* _Work item_
Search term "MSSIM": copy each line of the records that contains it.

* _Records for this task_

========================

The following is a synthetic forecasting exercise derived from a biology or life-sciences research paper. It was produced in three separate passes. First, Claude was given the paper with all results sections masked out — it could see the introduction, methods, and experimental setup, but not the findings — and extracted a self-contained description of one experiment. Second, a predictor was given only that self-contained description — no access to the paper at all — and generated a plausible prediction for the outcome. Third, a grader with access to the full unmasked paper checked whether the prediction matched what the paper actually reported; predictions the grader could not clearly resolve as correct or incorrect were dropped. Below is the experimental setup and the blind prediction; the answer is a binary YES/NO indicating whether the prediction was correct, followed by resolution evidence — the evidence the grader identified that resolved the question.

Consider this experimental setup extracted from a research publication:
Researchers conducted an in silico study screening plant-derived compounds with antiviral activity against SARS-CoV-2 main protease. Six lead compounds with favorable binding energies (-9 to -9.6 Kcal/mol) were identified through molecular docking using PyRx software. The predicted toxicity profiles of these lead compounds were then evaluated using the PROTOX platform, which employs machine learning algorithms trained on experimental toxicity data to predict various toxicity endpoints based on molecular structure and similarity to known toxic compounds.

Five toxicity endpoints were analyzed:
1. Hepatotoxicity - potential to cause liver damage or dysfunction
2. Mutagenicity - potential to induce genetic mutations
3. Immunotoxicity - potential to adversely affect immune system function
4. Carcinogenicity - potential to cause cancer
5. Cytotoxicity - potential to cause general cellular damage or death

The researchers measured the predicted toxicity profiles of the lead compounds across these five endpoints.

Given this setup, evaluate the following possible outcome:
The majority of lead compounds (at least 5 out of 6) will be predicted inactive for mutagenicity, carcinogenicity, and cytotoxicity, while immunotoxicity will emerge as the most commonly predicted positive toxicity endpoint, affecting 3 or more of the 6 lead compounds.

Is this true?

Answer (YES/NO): NO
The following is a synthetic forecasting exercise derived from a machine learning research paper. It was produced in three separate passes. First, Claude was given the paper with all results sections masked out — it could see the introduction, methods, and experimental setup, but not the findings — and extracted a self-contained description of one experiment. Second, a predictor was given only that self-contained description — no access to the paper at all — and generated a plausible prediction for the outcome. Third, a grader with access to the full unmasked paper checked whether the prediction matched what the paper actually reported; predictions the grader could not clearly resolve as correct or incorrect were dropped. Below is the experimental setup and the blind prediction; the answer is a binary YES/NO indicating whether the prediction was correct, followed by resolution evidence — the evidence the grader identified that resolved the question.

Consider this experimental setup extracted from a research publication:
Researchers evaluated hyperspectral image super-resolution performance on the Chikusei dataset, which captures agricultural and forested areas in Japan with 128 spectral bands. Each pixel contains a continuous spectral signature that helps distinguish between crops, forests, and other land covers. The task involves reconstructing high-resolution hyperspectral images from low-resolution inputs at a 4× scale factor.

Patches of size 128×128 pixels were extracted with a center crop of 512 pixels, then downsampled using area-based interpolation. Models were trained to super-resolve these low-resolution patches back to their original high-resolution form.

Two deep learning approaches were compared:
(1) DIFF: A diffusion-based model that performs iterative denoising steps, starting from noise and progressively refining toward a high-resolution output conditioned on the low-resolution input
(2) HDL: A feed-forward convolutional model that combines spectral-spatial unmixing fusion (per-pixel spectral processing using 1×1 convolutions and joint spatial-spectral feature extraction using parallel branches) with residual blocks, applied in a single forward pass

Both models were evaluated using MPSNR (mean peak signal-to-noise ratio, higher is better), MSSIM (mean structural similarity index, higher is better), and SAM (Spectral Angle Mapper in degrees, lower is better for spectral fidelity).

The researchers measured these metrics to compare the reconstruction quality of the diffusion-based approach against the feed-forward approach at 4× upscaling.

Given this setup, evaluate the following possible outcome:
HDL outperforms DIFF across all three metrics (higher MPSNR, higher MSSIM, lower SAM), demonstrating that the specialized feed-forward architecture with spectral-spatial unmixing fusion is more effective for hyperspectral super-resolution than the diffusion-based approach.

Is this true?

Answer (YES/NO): NO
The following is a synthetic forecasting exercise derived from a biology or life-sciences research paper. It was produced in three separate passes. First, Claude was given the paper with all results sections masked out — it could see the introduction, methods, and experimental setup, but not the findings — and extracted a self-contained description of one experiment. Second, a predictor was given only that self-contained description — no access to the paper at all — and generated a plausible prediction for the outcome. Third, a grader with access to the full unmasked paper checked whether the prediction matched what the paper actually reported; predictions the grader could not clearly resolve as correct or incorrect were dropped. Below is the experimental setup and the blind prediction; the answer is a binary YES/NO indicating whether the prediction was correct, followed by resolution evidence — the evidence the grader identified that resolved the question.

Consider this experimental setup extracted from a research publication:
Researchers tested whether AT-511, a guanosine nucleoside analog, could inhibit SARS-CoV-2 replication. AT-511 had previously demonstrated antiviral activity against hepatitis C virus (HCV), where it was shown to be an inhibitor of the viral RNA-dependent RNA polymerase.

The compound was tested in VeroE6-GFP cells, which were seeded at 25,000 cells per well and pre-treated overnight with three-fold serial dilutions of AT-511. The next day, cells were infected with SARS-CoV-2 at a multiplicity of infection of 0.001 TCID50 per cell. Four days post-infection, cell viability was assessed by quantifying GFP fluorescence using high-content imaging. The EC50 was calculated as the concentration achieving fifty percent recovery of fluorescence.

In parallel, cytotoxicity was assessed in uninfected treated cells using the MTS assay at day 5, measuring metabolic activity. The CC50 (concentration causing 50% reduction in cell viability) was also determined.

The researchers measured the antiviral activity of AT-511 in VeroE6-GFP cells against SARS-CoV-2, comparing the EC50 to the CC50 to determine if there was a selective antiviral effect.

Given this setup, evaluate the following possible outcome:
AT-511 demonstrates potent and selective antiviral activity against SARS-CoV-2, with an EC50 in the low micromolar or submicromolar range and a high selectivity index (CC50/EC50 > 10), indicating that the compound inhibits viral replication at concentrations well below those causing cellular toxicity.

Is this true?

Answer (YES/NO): NO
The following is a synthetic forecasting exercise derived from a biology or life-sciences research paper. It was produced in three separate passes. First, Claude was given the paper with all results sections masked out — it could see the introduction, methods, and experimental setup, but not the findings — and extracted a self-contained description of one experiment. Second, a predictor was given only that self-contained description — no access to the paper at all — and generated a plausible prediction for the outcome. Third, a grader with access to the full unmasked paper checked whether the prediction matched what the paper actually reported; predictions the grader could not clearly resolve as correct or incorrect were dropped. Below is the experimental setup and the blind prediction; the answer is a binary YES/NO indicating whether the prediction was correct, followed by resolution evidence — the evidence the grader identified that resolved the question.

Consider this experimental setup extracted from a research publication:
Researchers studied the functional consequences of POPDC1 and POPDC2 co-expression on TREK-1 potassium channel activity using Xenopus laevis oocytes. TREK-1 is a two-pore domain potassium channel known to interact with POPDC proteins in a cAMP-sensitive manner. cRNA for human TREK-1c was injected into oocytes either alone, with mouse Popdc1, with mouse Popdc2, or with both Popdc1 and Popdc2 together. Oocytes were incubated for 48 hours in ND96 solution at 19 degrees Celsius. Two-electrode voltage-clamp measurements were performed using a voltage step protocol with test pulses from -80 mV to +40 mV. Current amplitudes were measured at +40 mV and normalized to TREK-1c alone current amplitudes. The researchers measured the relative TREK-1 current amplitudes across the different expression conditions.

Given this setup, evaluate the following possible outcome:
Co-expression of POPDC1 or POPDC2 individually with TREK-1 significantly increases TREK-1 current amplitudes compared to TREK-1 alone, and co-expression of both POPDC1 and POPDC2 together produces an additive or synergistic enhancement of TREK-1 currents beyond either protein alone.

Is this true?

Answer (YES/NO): YES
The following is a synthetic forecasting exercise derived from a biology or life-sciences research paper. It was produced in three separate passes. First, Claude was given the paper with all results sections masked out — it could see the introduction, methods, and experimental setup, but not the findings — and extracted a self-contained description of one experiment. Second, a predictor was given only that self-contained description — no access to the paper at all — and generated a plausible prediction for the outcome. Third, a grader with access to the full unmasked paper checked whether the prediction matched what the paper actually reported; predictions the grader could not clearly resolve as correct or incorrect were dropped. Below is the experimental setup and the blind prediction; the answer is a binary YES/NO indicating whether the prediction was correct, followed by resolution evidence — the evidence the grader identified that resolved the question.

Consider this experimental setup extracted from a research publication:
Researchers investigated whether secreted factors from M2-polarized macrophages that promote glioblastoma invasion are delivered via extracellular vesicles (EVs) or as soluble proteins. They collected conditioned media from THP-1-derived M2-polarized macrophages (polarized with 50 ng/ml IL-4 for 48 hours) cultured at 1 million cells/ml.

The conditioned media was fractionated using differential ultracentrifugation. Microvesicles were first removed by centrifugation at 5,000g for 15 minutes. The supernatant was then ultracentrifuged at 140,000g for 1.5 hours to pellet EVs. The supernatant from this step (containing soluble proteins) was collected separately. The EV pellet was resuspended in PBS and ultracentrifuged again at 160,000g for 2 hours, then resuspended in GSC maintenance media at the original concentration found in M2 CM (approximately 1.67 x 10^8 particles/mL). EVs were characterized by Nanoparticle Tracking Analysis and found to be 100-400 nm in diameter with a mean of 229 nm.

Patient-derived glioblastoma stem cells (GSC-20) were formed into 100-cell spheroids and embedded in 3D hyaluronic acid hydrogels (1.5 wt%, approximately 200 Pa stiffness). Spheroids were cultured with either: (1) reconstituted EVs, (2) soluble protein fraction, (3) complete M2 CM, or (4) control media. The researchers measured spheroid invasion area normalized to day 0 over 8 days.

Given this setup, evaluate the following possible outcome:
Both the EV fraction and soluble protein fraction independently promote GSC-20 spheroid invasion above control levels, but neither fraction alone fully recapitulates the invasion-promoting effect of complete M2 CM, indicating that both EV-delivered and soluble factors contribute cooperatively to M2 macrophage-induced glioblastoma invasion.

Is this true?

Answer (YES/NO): NO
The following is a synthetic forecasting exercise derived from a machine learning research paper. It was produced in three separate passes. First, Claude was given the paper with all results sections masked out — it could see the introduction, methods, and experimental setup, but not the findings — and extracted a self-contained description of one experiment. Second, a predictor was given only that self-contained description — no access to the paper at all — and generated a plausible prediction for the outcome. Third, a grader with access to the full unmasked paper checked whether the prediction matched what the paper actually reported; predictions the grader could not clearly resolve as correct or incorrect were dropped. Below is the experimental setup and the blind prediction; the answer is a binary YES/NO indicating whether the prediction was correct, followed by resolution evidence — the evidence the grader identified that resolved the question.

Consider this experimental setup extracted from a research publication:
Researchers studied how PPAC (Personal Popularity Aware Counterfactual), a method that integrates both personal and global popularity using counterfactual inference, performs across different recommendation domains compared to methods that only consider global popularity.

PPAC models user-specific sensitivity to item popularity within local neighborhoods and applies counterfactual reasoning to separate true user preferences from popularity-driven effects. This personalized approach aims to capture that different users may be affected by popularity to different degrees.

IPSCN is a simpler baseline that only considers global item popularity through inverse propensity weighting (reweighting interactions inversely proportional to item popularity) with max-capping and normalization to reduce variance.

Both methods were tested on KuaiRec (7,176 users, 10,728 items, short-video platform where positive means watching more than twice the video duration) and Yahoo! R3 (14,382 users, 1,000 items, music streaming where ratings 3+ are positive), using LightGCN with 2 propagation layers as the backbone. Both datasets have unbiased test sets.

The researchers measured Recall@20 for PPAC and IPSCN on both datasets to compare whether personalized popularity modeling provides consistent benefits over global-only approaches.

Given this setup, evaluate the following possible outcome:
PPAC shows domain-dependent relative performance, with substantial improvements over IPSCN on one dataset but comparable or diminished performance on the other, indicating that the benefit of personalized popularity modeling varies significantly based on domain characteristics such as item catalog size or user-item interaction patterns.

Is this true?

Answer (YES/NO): NO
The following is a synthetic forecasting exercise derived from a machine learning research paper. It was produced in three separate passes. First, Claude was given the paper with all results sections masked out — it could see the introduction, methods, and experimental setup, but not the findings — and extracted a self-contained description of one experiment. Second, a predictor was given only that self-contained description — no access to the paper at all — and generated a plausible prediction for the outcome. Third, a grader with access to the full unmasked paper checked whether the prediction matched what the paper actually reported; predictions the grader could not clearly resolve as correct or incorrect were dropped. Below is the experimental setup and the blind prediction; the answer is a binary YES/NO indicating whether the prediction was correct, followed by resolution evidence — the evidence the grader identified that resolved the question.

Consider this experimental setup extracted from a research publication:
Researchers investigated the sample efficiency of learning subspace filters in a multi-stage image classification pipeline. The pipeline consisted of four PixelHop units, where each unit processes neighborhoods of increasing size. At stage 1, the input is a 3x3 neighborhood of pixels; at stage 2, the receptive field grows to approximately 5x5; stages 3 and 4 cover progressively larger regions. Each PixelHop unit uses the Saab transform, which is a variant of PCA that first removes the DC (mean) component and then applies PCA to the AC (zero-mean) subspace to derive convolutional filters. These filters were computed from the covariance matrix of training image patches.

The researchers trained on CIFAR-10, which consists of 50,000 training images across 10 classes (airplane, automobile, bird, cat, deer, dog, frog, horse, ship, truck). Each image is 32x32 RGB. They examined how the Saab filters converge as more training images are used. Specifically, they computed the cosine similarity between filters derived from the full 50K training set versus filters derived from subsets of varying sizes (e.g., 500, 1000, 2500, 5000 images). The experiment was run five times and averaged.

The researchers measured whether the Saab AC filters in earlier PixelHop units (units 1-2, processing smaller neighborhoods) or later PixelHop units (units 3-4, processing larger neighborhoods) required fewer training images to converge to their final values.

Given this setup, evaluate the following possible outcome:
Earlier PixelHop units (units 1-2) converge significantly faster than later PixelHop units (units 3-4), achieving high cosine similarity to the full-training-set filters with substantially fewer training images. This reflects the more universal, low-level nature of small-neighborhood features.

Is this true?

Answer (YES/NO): YES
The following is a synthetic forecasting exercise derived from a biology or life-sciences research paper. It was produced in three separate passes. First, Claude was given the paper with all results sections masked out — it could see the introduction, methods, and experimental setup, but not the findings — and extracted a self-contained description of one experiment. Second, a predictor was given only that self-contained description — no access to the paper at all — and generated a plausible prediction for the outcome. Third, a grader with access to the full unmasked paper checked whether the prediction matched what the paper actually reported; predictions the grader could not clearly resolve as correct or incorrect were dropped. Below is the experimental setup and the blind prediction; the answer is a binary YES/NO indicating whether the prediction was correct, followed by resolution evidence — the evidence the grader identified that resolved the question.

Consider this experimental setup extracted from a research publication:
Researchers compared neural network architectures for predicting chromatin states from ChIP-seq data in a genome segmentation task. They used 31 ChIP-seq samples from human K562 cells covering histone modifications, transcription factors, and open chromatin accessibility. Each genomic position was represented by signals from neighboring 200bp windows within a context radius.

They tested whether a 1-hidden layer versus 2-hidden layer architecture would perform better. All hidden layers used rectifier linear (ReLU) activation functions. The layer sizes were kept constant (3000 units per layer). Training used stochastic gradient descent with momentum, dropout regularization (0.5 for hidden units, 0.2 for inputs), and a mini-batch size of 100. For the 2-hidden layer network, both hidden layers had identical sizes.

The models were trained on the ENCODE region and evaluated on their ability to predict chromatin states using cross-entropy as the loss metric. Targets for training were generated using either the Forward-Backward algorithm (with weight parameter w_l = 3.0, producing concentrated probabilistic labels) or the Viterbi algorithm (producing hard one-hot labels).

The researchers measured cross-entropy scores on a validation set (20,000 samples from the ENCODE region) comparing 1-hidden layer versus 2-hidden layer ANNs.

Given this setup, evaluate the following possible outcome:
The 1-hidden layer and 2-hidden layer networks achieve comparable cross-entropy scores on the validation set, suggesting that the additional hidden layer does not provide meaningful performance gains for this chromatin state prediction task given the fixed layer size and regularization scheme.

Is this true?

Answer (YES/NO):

========================

* _Exercise answer_
Both models were evaluated using MPSNR (mean peak signal-to-noise ratio, higher is better), MSSIM (mean structural similarity index, higher is better), and SAM (Spectral Angle Mapper in degrees, lower is better for spectral fidelity).
HDL outperforms DIFF across all three metrics (higher MPSNR, higher MSSIM, lower SAM), demonstrating that the specialized feed-forward architecture with spectral-spatial unmixing fusion is more effective for hyperspectral super-resolution than the diffusion-based approach.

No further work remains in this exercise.